From: Dave Chinner <david@fromorbit.com>
To: Ben Myers <bpm@sgi.com>
Cc: xfs@oss.sgi.com
Subject: Re: [PATCH 09/11] xfs: rework remote attr CRCs
Date: Fri, 24 May 2013 09:35:01 +1000 [thread overview]
Message-ID: <20130523233501.GE24543@dastard> (raw)
In-Reply-To: <20130523215405.GT20028@sgi.com>
On Thu, May 23, 2013 at 04:54:05PM -0500, Ben Myers wrote:
> Hi Dave,
>
> On Tue, May 21, 2013 at 06:02:08PM +1000, Dave Chinner wrote:
> > From: Dave Chinner <dchinner@redhat.com>
> >
> > Note: this changes the on-disk remote attribute format. I assert
> > that this is OK to do as CRCs are marked experimental and the first
> > kernel it is included in has not yet reached release yet. Further,
> > the userspace utilities are still evolving and so anyone using this
> > stuff right now is a developer or tester using volatile filesystems
> > for testing this feature. Hence changing the format right now to
> > save longer term pain is the right thing to do.
>
> I have no objection to changing the on-disk format for an experimental feature
> even after it has released. People know what they're signing up for when
> they're turning on experimental features. Or they soon will. We should
> probably be nice and use feature bits though. I'm thinking about the unlinked
> list modifications...
>
> > The fundamental change is to move from a header per extent in the
> > attribute to a header per filesytem block in the attribute.
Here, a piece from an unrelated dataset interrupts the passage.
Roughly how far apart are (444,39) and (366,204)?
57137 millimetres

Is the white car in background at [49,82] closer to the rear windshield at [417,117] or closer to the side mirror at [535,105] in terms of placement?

This
> > means there are more header blocks and the parsing of the attribute
> > data is slightly more complex, but it has the advantage that we
> > always know the size of the attribute on disk based on the length of
> > the data it contains.
> >
> > This is where the header-per-extent method has problems. We don't
> > know the size of the attribute on disk without first knowing how
> > many extents are used to hold it. And we can't tell from a
> > mapping lookup, either, because remote attributes can be allocated
> > contiguously with other attribute blocks and so there is no obvious
> > way of determining the actual size of the atribute on disk short of
> > walking and mapping buffers.
>
> You can't tell exactly how many extents will be required to store the attribute
> until after they've been allocated. At least... not until you're down to
> trying to allocate the last block.
>
> > The problem with this approach is that if we map a buffer
> > incorrectly (e.g. we make the last buffer for the attribute data too
> > long), we then get buffer cache lookup failure when we map it
> > correctly. i.e. we get a size mismatch on lookup.
>
> Ah. The resulting block count of a fragmented remote attribute is not
> reflected in 'valuelen' in the remote attribute entry, so the number of headers
> to account for is unknown.
>
> typedef struct xfs_attr_leaf_name_remote {
> __be32 valueblk; /* block number of value bytes */
> __be32 valuelen; /* number of bytes in value */
> __u8 namelen; /* length of name bytes */
> __u8 name[1]; /* name bytes */
> } xfs_attr_leaf_name_remote_t;
>
> Other options:
>
> valuelen could be changed to a block count. Now that you have offset and
> payload length in the header you can get valuelen from there on the last
> extent.
Which is an on-disk format change.
If valuelen is stored a block count, how do you know how long the
attribute data is in bytes? You don't - it's not stored on disk
anymore in the the attribute entry. How do you return the length
of the attribute to userspace on a lookup without now having to read
the data blocks directly?
> valuelen could be split in two, half is the block count and the other half is
> the payload length in the last extent.
Also an on disk format change. And it doesn't solve the problem, as
you still can't work out the attribute data length because you don't
know how many extents (and therefore headers) make up that block
count.
And both of these mean that all the remote attr code needs to handle
the remote attribute data length information differently. i.e.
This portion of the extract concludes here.